Selected passage:
################

Special education gobbles an ever-growing share of education dollars. Ten years ago, 13 percent of the total state and federal education dollars in Illinois went toward special education. Last year, 20 percent did. It costs $8,500 a year extra, on average, to educate a child with disabilities in this state, according to the Illinois State Board of Education. That figure dovetails with national averages. Kids with the most severe disabilities can cost a school district more than $100,000 a year.

In 1975, the federal government committed to providing 40 percent of special education costs. But the feds never met that promise. Today, federal money covers only 14 to 17 percent of costs in Illinois.

In 1985, Illinois began to provide $8,000 a year per special education teacher, which at the time constituted a third of an average certified teacher's salary. The reimbursement never budged, but salaries did. Today, the state pays the same flat fee, but it represents only 14 percent of the average teacher's pay.

That leaves local taxpayers to cover the yawning divide.

Example: In 2004, Riverside Elementary District 96 spent $1.6 million on 120 special education students. The state and federal share: Just $400,000. Twice in the last 13 years, the district has asked for and received substantial tax increases from local taxpayers, largely to cover special education costs.

Illinois schools are forced each year to shift nearly $500 million in local revenues intended for regular education students into special education. Why? Largely because state and federal officials aren't living up to their commitments.

Last year, Lombard School District 44 had to divert $275 per student to cover the state's special education shortfall. North suburban Sunset Ridge School District 29 had to divert about $425 per student, according to an analysis run for the Tribune by the Metropolitan Planning Council.

- - -

It also costs more to educate a poor child. Illinois has 20 percent more poor children than it had a decade ago. It costs 150 percent more to educate a student who grows up in poverty than it does to educate a middle- or upper-class child, according to the Center for Policy Research at Syracuse University.

################

Exercise set:
1/ Retype the passage on special education costs from "That leaves local" to "to their commitments.".
2/ Write the next part of the passage on special education costs, starting after its final sentence.
The material after the passage on special education costs stands apart from it.

Exercise data:

################

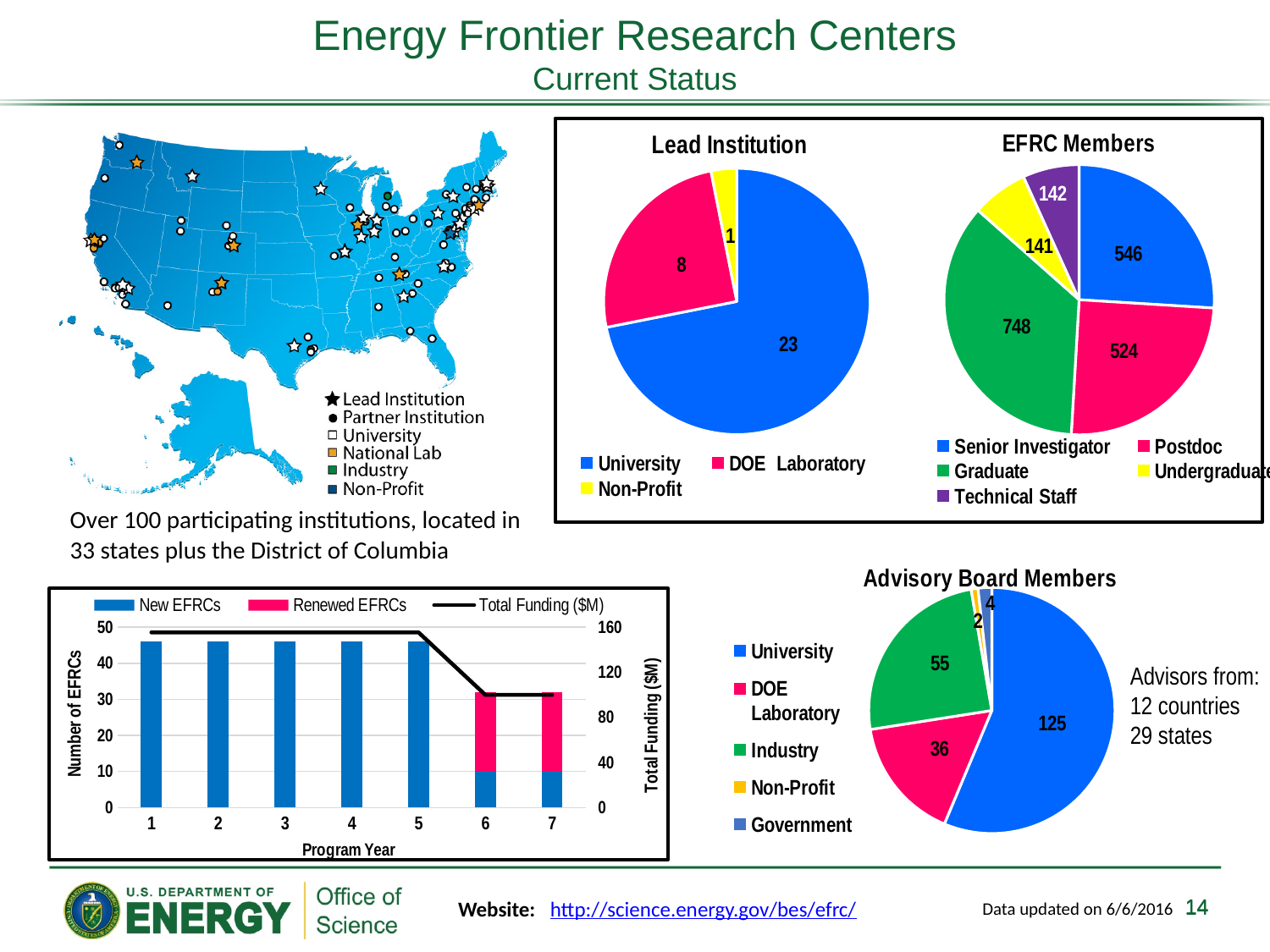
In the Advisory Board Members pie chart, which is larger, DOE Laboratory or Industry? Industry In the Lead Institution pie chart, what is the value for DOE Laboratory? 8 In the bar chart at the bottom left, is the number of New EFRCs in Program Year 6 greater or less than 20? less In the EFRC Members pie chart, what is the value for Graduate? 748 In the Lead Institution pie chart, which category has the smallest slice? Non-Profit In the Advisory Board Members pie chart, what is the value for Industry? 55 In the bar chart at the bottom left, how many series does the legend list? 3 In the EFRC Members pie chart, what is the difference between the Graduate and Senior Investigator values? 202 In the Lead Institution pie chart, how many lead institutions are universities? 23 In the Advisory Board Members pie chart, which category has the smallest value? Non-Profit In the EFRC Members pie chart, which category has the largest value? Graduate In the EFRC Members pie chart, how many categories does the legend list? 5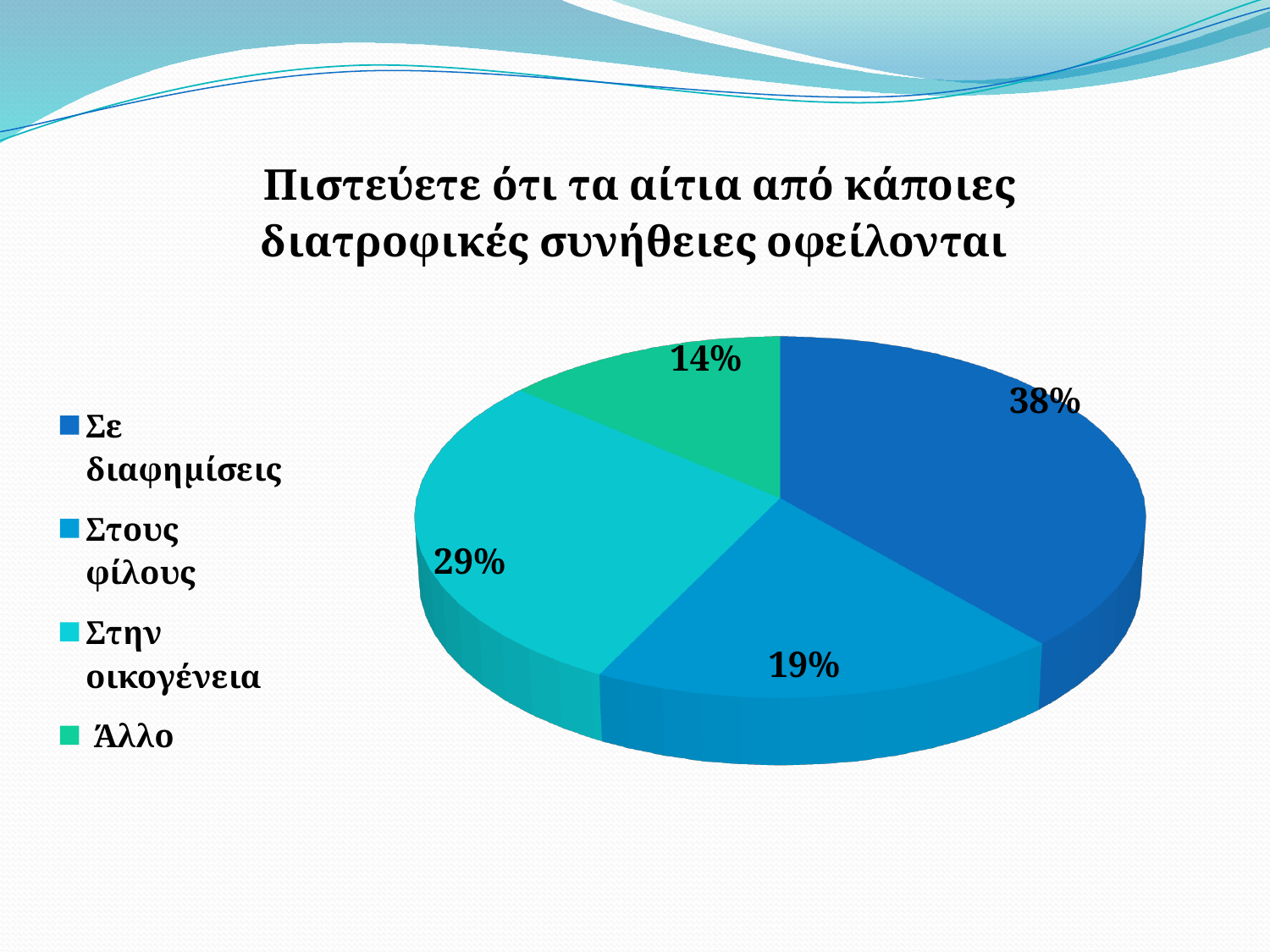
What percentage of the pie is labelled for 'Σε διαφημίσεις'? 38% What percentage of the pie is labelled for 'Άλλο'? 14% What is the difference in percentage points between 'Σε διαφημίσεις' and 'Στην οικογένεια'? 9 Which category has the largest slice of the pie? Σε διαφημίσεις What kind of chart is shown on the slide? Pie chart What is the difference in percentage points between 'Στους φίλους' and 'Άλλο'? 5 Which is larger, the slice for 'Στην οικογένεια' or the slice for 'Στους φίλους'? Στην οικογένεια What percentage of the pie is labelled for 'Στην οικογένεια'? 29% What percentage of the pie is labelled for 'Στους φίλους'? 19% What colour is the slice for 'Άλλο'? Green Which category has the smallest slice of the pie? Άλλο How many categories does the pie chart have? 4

################

Responses by task:
1/
That leaves local taxpayers to cover the yawning divide.

Example: In 2004, Riverside Elementary District 96 spent $1.6 million on 120 special education students. The state and federal share: Just $400,000. Twice in the last 13 years, the district has asked for and received substantial tax increases from local taxpayers, largely to cover special education costs.

Illinois schools are forced each year to shift nearly $500 million in local revenues intended for regular education students into special education. Why? Largely because state and federal officials aren't living up to their commitments.

2/
But Illinois doesn't come within a whisper of providing that much more for low-income kids, even counting federal poverty money.

Federal aid policy shortchanges poor students in Illinois. The federal government guarantees a minimum amount of poverty money for each state. So states with relatively few poor students reap far more money per student than more populous states. For example, Illinois has 34 times as many poor children as Wyoming does, according to the Washington, D.C.-based Education Trust. Yet Wyoming receives twice as much federal money per student as Illinois does. Federal dollars also are tied to how much each state government spends on education. That puts Illinois, which ranks 47th in state support for education, at further disadvantage.

More children who don't speak English are entering Illinois schools. They, too, cost more to educate; yet federal money for bilingual education has been frozen for four years.

- - -

From Belleville to Barrington to Belvidere, anecdotes abound of financial hardship and the need for more education spending.

A couple of years ago, Troy School District 30C in Plainfield cut all art, band, choir, Spanish, computer, technology and broadcasting programs, and laid off support staff. The district, in a booming area, has been adding 200 to 300 children a year, but state and local revenues haven't kept pace.

Advanced Placement classes at Mather High School in Chicago jumped from 18 students last year to 28 this year because of budget squeezes, according to Principal John Butterfield. That's the minimum: 28 students in the school's most advanced classses.

The state's schools creak and moan under the strain of so many growing financial pressures.

For two decades, policy debates on how to improve school funding in Illinois have focused primarily on the gap in resources between our richest and poorest districts. Indeed, school funding inequities here are an embarrassment. Only New York shows a larger gap in revenues between its highest and lowest districts.

Let's go back to Rondout and Steger. Why is there such a difference in spending?

Affluent Rondout residents spend lavishly on their students, and can afford to do so. The result is what you would expect: success. When well-educated parents send their well-prepared 5-year-olds to a well-equipped school with well-paid teachers, the odds are that 13 years later, a kid will emerge ready for college.

But property values in Rondout are much higher than in Steger. Property in Steger is taxed at more than twice the rate as property in Rondout, yet it generates less than half as much income. Raise the tax rates higher, and schools run the great risk of driving businesses and residents away.

Still, the complaints about education do not emanate just from poor and middle-class areas of Illinois, as they did in the 1990s. They come from nearly everywhere.

Quality in all schools needs to be education's coin of the realm. Are the 874 public school districts in Illinois equipped to give all children the education they need?

The answer is no.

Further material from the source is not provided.